On 19 August 2012, in the league opener against Valencia, Pepe collided with Real Madrid goalkeeper Iker Casillas in the play that led to the visitors equalising the score 1–1 (the final result). He was subsequently taken to hospital for observation, being released the following day. Amid feuds with Mourinho, Pepe lost his starting place to Raphaël Varane throughout the season and would end up getting into a scuffle with Atlético Madrid manager Diego Simeone from the substitutes' bench in the 2013 Copa del Rey Final.

In the 2013–14 season, Pepe had a personal career high number of goals scored and appearances made for Real Madrid, making 11 appearances in their La Decima winning campaign in the 2013-14 UEFA Champions League. Carlo Ancelotti, the Real Madrid manager at the time, spoke of his importance saying, "We’re more assured with him. He gives us confidence, personality and he helps the other players; he is very important for them." In the 2015–16 season, Pepe made nine appearances in the UEFA Champions League and 31 appearances in all competitions. He started the match when the team won the Champions League final against Atlético Madrid in a penalty shoot-out at San Siro, Milan.

In his last year playing for Real Madrid, Pepe had an injury-riddled season, in which he made 13 appearances, when Madrid won their 33rd La Liga and the 2016–17 UEFA Champions League, defeating Juventus in the final at Principality Stadium, Cardiff.

Beşiktaş
Turkish Süper Lig side Beşiktaş announced the signing of Pepe on a free transfer from Real Madrid, on 4 July 2017. His contract was worth €9.5 million in total over the two-years, plus a €4,000 bonus for each match played. On 13 August, he scored his first goal in a 2–0 home win against Antalyaspor.

On 19 April 2018, in the second leg of the Turkish Cup against Fenerbahçe, he received his first red card for Beşiktaş after a tackle on Souza. The match was later abandoned, after the Beşiktaş coach was struck by an object thrown from the stands.

Pepe revoked his contract with Beşiktaş in a mutual agreement on 17 December 2018.

Return to Porto

On 8 January 2019, Pepe returned to Porto after over a decade, on a 2-year contract. A week later, he played his first game for Porto since 2007 in the 2018–19 Taça de Portugal quarter-finals, winning 2–1 away to Leixões. While his side ended the 2018–19 season as league runners-up on the final day and lost the cup final on penalties to Sporting, they won both tournaments in 2019–20.

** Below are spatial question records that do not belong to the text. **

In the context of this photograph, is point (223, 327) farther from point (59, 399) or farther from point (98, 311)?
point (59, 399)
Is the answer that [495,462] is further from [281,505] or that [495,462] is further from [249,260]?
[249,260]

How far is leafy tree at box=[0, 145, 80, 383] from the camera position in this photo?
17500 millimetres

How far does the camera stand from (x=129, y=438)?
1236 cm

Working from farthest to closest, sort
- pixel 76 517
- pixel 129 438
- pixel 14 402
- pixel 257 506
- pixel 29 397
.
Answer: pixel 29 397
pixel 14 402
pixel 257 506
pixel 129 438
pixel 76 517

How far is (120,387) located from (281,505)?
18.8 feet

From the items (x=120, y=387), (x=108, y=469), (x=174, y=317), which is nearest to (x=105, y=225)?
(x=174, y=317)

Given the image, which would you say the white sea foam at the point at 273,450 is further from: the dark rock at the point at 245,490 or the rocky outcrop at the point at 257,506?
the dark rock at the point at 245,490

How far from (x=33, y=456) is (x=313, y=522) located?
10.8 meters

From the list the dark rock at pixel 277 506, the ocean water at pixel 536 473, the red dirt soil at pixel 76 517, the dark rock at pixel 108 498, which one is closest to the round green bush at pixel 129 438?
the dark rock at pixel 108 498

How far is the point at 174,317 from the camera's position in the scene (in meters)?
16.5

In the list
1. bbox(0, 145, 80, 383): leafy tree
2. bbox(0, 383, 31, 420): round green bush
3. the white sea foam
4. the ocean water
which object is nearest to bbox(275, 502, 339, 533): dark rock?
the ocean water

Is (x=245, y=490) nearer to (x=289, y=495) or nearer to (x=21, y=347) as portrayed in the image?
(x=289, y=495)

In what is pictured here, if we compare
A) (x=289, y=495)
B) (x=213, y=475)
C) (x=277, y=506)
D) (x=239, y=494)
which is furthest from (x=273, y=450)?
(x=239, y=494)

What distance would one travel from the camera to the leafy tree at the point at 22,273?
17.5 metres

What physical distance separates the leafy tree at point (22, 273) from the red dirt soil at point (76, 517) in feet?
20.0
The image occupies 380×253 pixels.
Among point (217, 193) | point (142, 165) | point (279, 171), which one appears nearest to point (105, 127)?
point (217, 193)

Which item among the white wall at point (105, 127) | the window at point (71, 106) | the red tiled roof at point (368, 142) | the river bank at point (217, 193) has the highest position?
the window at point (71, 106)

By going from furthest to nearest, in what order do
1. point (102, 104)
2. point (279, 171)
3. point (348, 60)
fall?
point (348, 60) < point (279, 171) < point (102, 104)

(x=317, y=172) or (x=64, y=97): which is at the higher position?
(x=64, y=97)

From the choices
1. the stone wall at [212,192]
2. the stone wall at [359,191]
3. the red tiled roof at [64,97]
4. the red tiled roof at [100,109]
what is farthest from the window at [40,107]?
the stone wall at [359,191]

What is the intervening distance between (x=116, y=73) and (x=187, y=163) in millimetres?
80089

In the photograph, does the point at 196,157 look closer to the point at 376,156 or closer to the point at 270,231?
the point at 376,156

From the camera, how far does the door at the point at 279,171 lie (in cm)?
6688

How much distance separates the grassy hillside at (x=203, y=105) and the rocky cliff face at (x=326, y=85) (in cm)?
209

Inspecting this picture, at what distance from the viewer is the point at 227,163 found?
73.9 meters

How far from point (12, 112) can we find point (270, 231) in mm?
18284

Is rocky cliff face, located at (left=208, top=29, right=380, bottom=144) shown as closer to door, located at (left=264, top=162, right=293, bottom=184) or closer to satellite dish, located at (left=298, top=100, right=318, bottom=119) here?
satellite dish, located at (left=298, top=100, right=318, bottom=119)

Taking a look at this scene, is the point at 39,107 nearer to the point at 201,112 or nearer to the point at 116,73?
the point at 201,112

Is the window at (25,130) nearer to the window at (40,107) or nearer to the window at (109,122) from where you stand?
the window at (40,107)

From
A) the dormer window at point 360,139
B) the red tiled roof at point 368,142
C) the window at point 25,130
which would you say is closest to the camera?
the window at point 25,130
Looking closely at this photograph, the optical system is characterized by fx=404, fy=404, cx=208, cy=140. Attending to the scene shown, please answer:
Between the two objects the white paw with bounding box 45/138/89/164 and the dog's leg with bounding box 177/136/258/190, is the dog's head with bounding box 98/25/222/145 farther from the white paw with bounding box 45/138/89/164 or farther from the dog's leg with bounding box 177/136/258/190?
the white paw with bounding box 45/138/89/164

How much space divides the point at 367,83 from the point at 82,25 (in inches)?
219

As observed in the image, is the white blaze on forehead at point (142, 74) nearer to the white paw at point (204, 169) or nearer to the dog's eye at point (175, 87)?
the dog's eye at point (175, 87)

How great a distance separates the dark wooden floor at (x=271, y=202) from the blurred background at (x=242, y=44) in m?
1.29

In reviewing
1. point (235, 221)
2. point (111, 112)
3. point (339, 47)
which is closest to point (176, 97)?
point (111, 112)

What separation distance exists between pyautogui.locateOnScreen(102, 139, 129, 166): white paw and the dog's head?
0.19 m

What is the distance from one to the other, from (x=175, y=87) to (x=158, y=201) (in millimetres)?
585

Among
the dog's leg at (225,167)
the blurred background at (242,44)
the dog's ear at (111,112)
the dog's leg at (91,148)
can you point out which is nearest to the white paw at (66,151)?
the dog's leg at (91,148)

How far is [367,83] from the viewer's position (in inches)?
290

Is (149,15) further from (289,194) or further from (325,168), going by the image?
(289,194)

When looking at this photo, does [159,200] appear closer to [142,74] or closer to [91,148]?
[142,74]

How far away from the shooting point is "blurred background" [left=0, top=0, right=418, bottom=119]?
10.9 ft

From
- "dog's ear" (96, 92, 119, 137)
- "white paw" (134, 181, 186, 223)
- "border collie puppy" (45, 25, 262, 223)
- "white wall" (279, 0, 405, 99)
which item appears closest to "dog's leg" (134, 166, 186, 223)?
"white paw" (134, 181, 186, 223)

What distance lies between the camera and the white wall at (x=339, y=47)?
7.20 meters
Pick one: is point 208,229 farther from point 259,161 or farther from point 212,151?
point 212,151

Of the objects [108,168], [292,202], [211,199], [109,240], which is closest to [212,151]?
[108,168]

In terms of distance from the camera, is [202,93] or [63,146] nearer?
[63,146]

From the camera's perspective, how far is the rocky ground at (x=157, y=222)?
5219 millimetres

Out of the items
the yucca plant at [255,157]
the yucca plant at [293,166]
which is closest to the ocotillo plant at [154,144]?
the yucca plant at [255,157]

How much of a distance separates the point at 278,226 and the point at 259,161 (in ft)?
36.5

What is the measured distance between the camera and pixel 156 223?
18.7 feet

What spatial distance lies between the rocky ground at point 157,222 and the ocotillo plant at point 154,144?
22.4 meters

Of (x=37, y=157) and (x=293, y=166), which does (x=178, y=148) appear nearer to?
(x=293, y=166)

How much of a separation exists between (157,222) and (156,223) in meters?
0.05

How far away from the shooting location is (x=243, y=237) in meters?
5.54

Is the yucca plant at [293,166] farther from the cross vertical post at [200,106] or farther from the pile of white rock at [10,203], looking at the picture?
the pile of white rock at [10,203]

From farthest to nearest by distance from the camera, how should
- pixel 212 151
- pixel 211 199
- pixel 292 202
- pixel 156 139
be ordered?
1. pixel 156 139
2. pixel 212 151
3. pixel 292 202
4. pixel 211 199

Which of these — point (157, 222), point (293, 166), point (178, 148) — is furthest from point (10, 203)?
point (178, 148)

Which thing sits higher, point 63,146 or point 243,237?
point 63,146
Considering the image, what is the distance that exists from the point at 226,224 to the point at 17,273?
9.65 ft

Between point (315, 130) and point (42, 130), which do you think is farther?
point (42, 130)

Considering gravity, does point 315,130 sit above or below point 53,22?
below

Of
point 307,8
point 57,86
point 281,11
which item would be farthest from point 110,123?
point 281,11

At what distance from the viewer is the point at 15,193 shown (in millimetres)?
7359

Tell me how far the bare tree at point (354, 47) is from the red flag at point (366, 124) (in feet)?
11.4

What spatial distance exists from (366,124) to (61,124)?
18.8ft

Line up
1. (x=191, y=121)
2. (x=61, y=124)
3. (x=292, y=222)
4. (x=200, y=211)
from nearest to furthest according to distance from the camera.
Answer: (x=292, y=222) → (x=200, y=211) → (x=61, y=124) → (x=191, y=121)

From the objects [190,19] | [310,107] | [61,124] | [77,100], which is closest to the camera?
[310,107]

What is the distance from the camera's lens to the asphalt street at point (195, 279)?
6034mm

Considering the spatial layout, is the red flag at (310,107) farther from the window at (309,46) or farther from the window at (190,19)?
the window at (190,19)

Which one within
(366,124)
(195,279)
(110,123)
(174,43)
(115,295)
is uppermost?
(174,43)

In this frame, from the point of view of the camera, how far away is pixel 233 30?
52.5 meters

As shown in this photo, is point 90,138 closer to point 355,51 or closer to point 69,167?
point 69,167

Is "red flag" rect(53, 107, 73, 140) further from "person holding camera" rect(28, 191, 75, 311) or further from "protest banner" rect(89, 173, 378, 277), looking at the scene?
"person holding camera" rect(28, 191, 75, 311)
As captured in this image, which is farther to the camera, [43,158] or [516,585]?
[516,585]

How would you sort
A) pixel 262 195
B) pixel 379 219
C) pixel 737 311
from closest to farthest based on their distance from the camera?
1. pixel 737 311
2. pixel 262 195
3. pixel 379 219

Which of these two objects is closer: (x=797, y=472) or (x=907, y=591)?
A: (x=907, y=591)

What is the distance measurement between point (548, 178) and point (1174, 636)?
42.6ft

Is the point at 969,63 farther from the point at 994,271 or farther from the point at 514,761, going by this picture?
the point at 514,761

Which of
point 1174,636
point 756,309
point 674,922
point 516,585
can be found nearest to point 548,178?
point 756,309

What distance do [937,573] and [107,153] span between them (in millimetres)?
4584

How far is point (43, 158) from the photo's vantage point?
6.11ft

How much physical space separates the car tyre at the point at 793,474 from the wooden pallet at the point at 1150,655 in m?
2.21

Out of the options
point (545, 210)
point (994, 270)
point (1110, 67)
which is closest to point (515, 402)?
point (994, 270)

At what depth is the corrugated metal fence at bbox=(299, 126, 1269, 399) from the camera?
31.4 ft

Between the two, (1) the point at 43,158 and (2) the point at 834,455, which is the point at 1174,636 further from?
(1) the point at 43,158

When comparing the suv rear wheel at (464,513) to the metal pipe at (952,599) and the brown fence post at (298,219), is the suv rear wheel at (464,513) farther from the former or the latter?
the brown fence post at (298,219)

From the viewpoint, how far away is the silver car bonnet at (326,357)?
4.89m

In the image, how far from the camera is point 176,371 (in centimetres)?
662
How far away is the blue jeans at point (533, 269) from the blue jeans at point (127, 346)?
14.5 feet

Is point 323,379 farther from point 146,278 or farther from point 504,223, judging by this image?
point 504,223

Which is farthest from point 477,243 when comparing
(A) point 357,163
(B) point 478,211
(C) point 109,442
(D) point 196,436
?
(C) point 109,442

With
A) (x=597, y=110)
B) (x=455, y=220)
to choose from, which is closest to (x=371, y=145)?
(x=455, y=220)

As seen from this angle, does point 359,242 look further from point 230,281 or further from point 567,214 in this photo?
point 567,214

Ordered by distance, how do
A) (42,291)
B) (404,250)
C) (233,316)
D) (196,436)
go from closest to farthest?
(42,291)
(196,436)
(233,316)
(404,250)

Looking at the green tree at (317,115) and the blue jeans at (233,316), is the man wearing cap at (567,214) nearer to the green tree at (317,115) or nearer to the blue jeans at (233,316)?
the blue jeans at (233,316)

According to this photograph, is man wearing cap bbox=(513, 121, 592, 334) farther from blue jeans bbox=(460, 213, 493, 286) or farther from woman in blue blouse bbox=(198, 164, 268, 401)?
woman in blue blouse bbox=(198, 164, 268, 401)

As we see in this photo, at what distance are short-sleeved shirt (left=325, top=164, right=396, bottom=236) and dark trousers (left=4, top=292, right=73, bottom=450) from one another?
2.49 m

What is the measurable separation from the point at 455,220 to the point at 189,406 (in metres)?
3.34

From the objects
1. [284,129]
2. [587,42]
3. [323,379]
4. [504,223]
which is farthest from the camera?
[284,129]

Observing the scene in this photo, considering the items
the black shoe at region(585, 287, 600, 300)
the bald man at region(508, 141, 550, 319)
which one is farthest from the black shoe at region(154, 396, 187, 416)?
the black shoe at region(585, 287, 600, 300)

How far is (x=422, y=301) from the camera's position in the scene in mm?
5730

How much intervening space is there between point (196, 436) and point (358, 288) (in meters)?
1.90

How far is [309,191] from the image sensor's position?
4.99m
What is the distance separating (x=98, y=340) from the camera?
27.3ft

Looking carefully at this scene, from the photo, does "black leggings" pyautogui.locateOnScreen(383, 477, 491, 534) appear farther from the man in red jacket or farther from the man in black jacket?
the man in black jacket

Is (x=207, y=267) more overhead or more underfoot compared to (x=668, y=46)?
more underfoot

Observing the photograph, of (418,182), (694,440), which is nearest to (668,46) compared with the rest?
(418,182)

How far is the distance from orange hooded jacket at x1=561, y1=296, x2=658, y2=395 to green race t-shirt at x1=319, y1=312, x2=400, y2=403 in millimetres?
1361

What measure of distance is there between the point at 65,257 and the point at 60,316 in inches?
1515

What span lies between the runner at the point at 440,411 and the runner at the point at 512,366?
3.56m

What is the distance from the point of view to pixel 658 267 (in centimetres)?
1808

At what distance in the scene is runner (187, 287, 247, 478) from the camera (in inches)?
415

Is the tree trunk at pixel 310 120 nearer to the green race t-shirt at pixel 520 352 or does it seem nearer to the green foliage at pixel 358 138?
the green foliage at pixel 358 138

Following Danilo Pereira's exit to Paris Saint-Germain, Pepe was appointed as club captain on 12 October 2020. The following month, he extended his contract to 2023.

International career

Naturalisation, Euro 2008 and 2010 World Cup

Pepe never represented his native Brazil in any youth category. However, according to the player's father, in 2006, he was contacted by head coach Dunga about a possible call-up which he declined, stating that once he obtained Portuguese citizenship, he would join its national team. He became naturalised in August 2007 and, on 30 August, was named in the Portugal squad for the first time in view of a UEFA Euro 2008 qualifier against Poland. An injury while training for his club prevented the debut for his adopted country, which would materialise almost four months later, in Portugal's last match in the tournament against Finland on 21 November, a 0–0 home draw.

In the tournament's final stages, Pepe played in all of the national side's matches, scoring once in a 2–0 win against Turkey on 7 June 2008. Portugal was eliminated in the quarter-finals by Germany.

During the 2010 FIFA World Cup qualifying campaign, Pepe was often used as a defensive midfielder by national coach Carlos Queiroz. After his serious knee injury while playing for Real Madrid, he was eventually selected for the national squad that participated in the finals in South Africa, appearing against Brazil in the group stage (0–0) and eventual champions Spain in the round of 16 (0–1 loss).

Euro 2012 and 2014 World Cup
Again a starter in Euro 2012 under manager Paulo Bento, Pepe opened the score in the second group game against Denmark, heading home after a João Moutinho corner kick in an eventual 3–2 win. He was later chosen by UEFA as man of the match and, in the semi-final, he was one of two Portugal players to score in a 2–4 penalty shootout defeat to eventual winners Spain.

In the 2014 World Cup, Pepe received a red card in the first half of Portugal's opening match against eventual champions Germany, for headbutting Thomas Müller late into the first half of an eventual 0–4 loss. At the time, Müller was sitting on the ground and Pepe walked back to Müller to headbutt him.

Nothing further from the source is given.